- [Exercise prompt]
Write out verbatim the stretch of the article on left-leaning political startups that begins at the words "In the months" and stops after "such as Vote.com.".

- [Text shown]
-- Opening Marker --
In the months before the 2000 US presidential election elevated George W. Bush to the White House, a batch of political startups emerged to rally Democratic voters (and their cash) through websites such as Vote.com.
Virtually none of them lasted. But in the wake of Donald Trump’s election last year, a new cohort of startups is emerging, and this time they’re borrowing something from Trump’s own playbook.
New Media Ventures (NMV), a six-year-old seed fund backing progressive technology and media startups, is one of several left-leaning groups, alongside Higher Ground Labs, New Left Accelerator, and Democracy Labs, that are expanding their investments in political startups in the US that use technology to sway voters. Conservatives lack a comparable public technology effort, says Nicco Mele, director of Harvard’s Shorenstein Center on Media, Politics and Public Policy, and so have tended to invest heavily in a specific campaign’s technology—such as Trump’s use of UK-based firm Cambridge Analytica for digital targeting data.
In June, NMV announced it would commit $1 million to at least 14 startups, with plans to double the 10 investments it made in 2016. That’s small by Silicon Valley standards, but Julie Menter of NMV says the fund wants to maximize political impact by elevating new voices outside the mainstream media, conducting large-scale digital messaging and social-media monitoring campaigns, and mobilizing volunteers. To try to ensure revenues, it’s backing a range of models from non-profits to hybrid consulting-and-product companies. NMV argues its success backing Upworthy, CrowdTangle, DailyKos, and Blavity, and a 15% return for investors, is evidence it can shape the national conversation while growing backers’ money.
-- Closing Marker --
- [Supplied material]
-- Opening Marker --
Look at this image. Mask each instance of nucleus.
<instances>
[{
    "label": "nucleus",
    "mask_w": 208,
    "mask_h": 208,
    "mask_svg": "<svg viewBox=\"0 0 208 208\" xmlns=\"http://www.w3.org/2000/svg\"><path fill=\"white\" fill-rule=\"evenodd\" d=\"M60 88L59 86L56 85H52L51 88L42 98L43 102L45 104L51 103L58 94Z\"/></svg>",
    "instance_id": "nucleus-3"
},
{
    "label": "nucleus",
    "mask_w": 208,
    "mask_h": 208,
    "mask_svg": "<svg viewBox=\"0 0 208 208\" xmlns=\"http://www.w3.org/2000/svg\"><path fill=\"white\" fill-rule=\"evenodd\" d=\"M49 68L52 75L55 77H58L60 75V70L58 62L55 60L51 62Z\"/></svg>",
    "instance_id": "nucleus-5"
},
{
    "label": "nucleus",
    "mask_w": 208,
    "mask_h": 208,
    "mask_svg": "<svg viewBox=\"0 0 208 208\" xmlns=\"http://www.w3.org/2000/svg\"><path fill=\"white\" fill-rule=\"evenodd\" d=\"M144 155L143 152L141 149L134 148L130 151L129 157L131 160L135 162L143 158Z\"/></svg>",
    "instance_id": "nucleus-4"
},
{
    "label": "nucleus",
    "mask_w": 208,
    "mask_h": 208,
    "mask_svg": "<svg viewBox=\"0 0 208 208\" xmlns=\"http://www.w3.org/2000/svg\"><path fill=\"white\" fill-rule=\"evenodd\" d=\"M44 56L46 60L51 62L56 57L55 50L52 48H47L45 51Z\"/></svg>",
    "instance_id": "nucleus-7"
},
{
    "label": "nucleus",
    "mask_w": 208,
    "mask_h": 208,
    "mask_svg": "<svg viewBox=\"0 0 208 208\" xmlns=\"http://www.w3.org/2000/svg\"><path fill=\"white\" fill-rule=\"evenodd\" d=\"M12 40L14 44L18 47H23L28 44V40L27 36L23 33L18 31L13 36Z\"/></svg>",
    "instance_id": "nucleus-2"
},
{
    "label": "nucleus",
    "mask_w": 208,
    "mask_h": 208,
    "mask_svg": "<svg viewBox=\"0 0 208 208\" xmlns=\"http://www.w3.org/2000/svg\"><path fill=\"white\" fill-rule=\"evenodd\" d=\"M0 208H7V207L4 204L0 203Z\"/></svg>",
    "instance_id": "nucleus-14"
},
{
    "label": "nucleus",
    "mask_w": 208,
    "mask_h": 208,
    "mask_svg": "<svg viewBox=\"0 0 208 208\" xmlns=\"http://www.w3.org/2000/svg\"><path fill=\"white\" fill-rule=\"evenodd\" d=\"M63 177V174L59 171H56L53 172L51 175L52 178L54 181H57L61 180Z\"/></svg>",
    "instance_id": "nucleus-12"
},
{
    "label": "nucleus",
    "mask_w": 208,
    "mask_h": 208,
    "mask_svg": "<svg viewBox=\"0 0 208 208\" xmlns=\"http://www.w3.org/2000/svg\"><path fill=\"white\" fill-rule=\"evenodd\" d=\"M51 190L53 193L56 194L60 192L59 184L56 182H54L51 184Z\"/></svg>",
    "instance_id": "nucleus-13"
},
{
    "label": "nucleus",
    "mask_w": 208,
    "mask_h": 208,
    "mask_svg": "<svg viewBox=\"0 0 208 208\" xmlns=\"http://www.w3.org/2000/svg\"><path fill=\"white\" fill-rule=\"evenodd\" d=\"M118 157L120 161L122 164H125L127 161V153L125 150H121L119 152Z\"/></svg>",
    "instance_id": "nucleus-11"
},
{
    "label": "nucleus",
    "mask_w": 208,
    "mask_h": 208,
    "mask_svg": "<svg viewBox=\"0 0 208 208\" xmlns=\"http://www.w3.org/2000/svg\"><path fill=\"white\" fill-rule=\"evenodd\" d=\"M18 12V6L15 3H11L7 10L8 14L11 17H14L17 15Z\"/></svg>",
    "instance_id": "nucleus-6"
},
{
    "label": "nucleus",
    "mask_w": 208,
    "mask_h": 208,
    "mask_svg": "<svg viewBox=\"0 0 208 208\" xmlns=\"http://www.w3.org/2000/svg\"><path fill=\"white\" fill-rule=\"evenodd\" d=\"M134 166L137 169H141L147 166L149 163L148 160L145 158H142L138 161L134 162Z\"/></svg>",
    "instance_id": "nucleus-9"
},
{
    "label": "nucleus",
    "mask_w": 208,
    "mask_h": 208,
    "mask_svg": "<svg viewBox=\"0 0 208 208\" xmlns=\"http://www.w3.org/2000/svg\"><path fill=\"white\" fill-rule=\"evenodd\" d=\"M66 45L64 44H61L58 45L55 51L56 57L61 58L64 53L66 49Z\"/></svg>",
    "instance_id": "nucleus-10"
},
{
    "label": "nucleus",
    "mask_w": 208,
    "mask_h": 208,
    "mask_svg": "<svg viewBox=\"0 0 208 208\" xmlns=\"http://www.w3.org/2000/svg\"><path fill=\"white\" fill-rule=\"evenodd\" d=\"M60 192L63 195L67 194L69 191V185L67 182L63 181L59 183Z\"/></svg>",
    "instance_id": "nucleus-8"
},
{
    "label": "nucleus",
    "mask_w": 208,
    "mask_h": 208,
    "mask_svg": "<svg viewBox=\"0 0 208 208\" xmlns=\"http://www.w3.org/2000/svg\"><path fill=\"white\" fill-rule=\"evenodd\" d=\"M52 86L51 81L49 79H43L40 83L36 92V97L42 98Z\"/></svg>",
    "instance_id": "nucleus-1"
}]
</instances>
-- Closing Marker --
- [Answer box]
In the months before the 2000 US presidential election elevated George W. Bush to the White House, a batch of political startups emerged to rally Democratic voters (and their cash) through websites such as Vote.com.